#### [TASK TO CARRY OUT]
Find how many lines in the listing below include the word "site". Give that number only.

#### [RECORDS SUPPLIED]

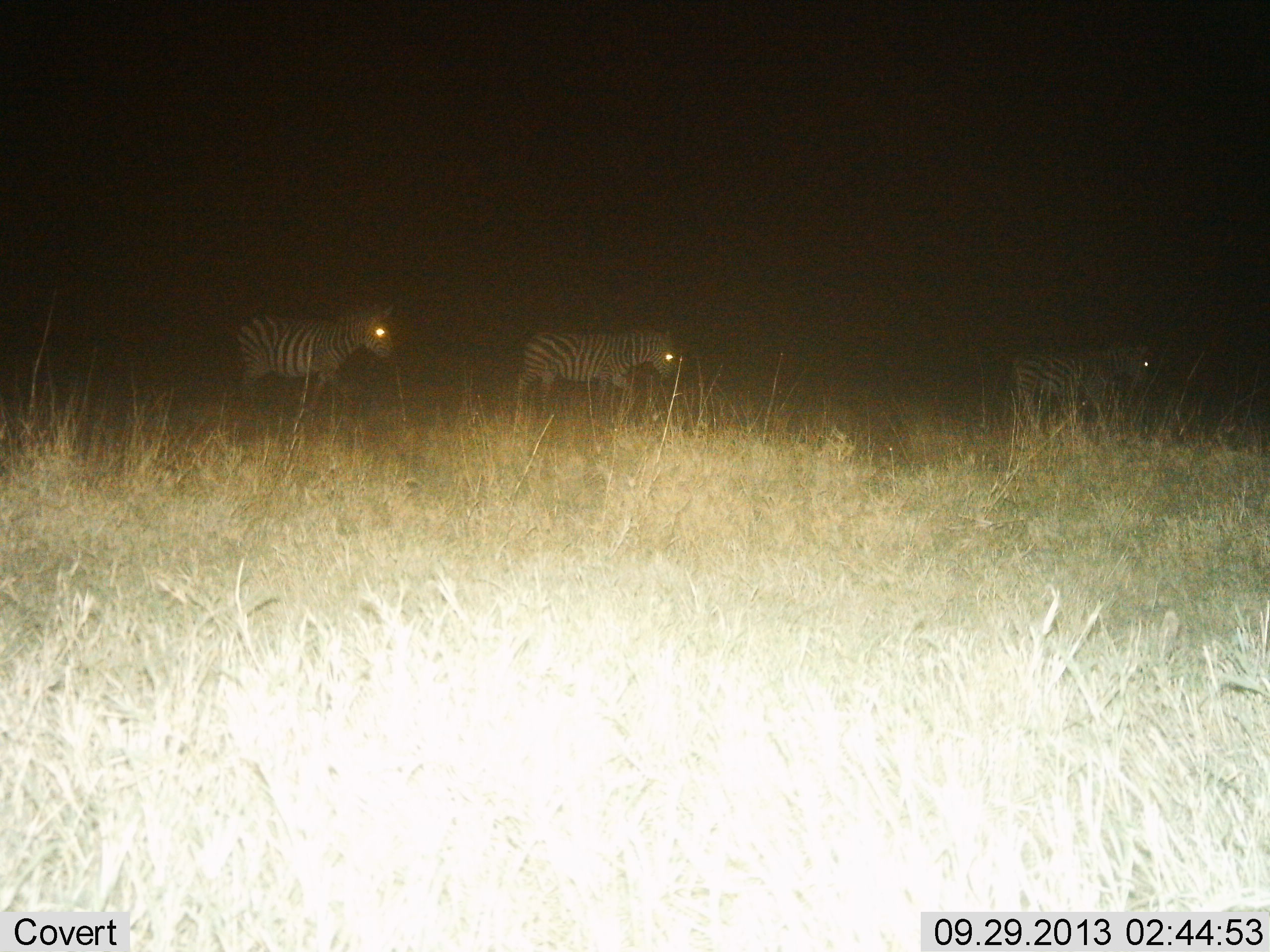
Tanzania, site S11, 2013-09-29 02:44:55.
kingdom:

--

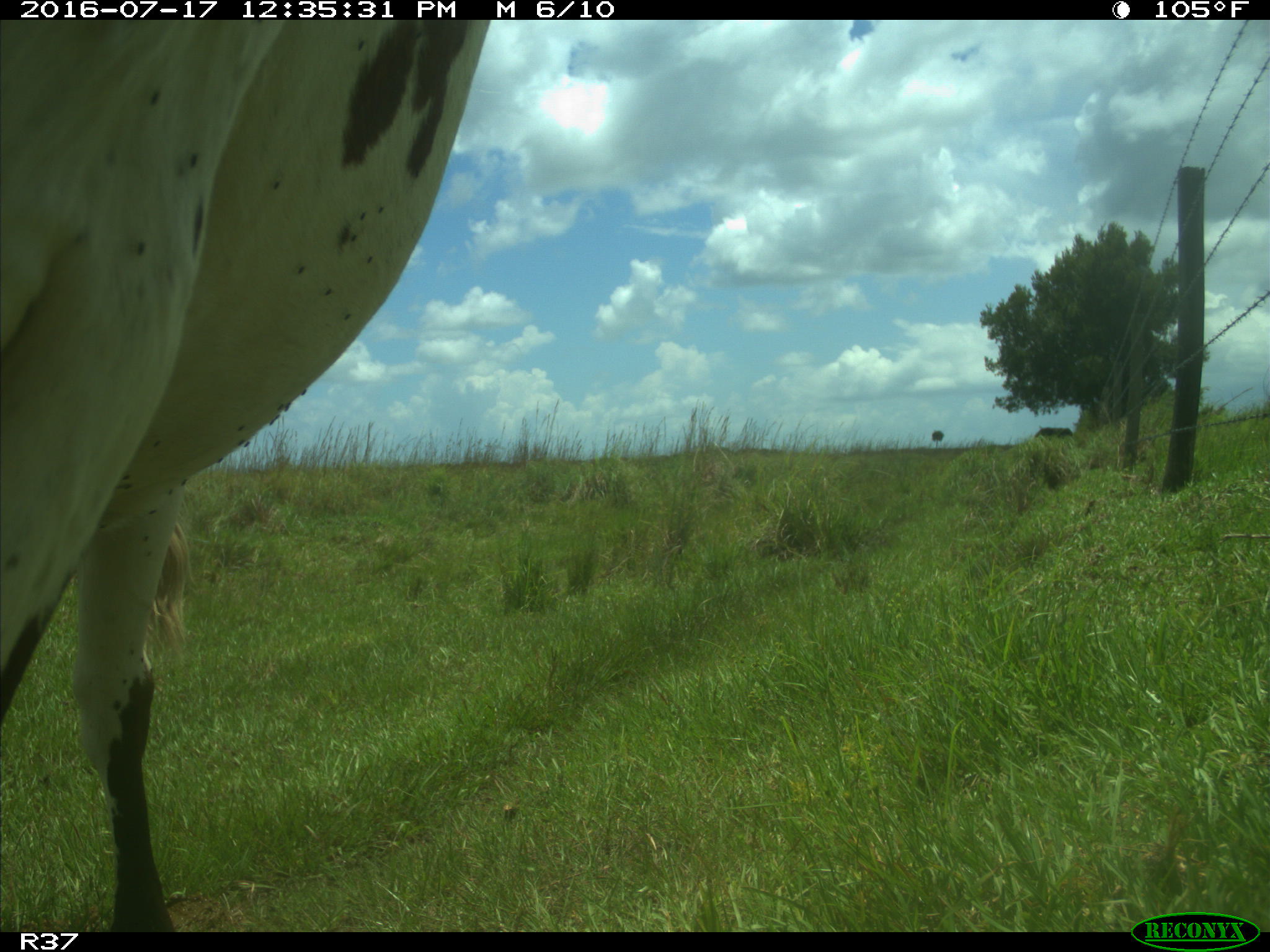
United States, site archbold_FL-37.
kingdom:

#### [YOUR RESPONSE]
2